= USING THE INFORMATION =
A) Answer each question using the appendix on gaps in the evidence below:
(i) When was the draft scope for NICE's programme guidance on smoking cessation published on the NICE website?
(ii) How many recommendations for research did the Committee make, and in which section are they listed?
(iii) In the national guidelines' model brief intervention, what does the "Assess" step involve?
B) Can you rewrite the paragraph of the appendix on gaps in the evidence that begins "PHIAC identified a number of gaps" more briefly while keeping its main facts?

Appendix B: gaps in the evidence

Appendix B: gaps in the evidence

PHIAC identified a number of gaps in the evidence related to the specific interventions under examination. However, this does not mean these are the only research priorities in relation to smoking cessation activities as a whole. A broader examination of smoking cessation, including research priorities, will be undertaken as part of the development of NICE's programme guidance on smoking cessation. The draft scope for this work was published on the NICE website in March 2006.

Specific gaps in the evidence are set out below. These are based on the full set of evidence statements that can be found in the synopsis and full review.

1. Effectiveness of brief cessation advice in relation to age, gender, socioeconomic status and ethnicity.

2. Cost effectiveness.

3. Patterns of stop smoking attempts, including the use of aids. In particular:

a. the effectiveness of brief advice with and without cessation aids

b. why brief advice does not work with pregnant smokers

c. the absolute and relative effectiveness of brief advice delivered by different health professionals, and brief advice and NRT offered by nurses and pharmacists from spring 2006

d. the influence of previous failures to quit on the effectiveness of subsequent brief advice

e. the effectiveness of brief advice delivered via the Internet

f. the effectiveness of brief advice with children and adolescents

g. the effectiveness of brief advice with smokeless tobacco users

h. the effectiveness of brief advice in a range of settings beyond primary care, including A&E departments, workplaces and community pharmacies

i. the effectiveness of brief advice of less than 2 minutes

j. the effectiveness of a brief, multi-component intervention based on the five 'A's[22].

4. The effectiveness of brief interventions in light of the wider (and changing) context of tobacco control in England. This includes greater exposure to mass media anti-smoking campaigns, wider access to smoking cessation services and more extensive restrictions on smoking in public places.

The Committee made 5 recommendations for research. These are listed in section 5.

[22] National guidelines define a model brief intervention as consisting of the following questions and actions: Ask if the person smokes; Advise them to quit; Assess their willingness to make a quit attempt; Assist them by providing treatment (e.g. behavioural support, NRT or Bupropion) and arranging follow-up or; Arrange referral to an NHS specialist smoking cessation service. Raw M, McNeill A, West R (1998) Smoking cessation guidelines for health professionals. A guide to effective smoking cessation interventions for the healthcare system. Thorax 53: Suppl. S11-S19.

= MATERIAL SUPPLIED =
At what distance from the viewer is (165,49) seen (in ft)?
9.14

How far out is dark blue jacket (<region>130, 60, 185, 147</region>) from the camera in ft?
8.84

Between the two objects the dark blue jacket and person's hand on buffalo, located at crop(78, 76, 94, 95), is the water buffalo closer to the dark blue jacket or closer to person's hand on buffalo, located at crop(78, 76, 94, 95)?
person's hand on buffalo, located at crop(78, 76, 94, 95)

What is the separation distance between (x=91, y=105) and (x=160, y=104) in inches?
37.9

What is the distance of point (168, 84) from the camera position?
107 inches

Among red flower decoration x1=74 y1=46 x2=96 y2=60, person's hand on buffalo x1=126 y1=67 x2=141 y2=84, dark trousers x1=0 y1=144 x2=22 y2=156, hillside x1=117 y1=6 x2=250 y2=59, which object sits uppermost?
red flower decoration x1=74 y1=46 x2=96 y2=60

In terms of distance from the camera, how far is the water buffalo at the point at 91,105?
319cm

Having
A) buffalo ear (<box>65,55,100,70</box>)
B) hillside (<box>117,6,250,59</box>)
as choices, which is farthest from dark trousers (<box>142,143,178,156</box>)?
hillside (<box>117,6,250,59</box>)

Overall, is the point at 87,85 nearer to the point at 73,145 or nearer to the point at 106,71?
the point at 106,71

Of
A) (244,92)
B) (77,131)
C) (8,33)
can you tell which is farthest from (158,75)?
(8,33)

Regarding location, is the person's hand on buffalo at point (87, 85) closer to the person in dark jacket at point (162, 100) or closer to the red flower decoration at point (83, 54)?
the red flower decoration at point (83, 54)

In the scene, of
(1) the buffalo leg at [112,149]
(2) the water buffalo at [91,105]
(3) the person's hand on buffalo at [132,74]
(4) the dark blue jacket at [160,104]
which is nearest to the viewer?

= WRITTEN RESPONSES =
A)
(i) March 2006.
(ii) 5 recommendations, listed in section 5.
(iii) Assessing the person's willingness to make a quit attempt.

B) PHIAC found several evidence gaps concerning the specific interventions examined, but these are not the only research priorities for smoking cessation overall. NICE will examine smoking cessation more broadly, including research priorities, when developing its programme guidance on the subject. The draft scope for that work was published on the NICE website in March 2006.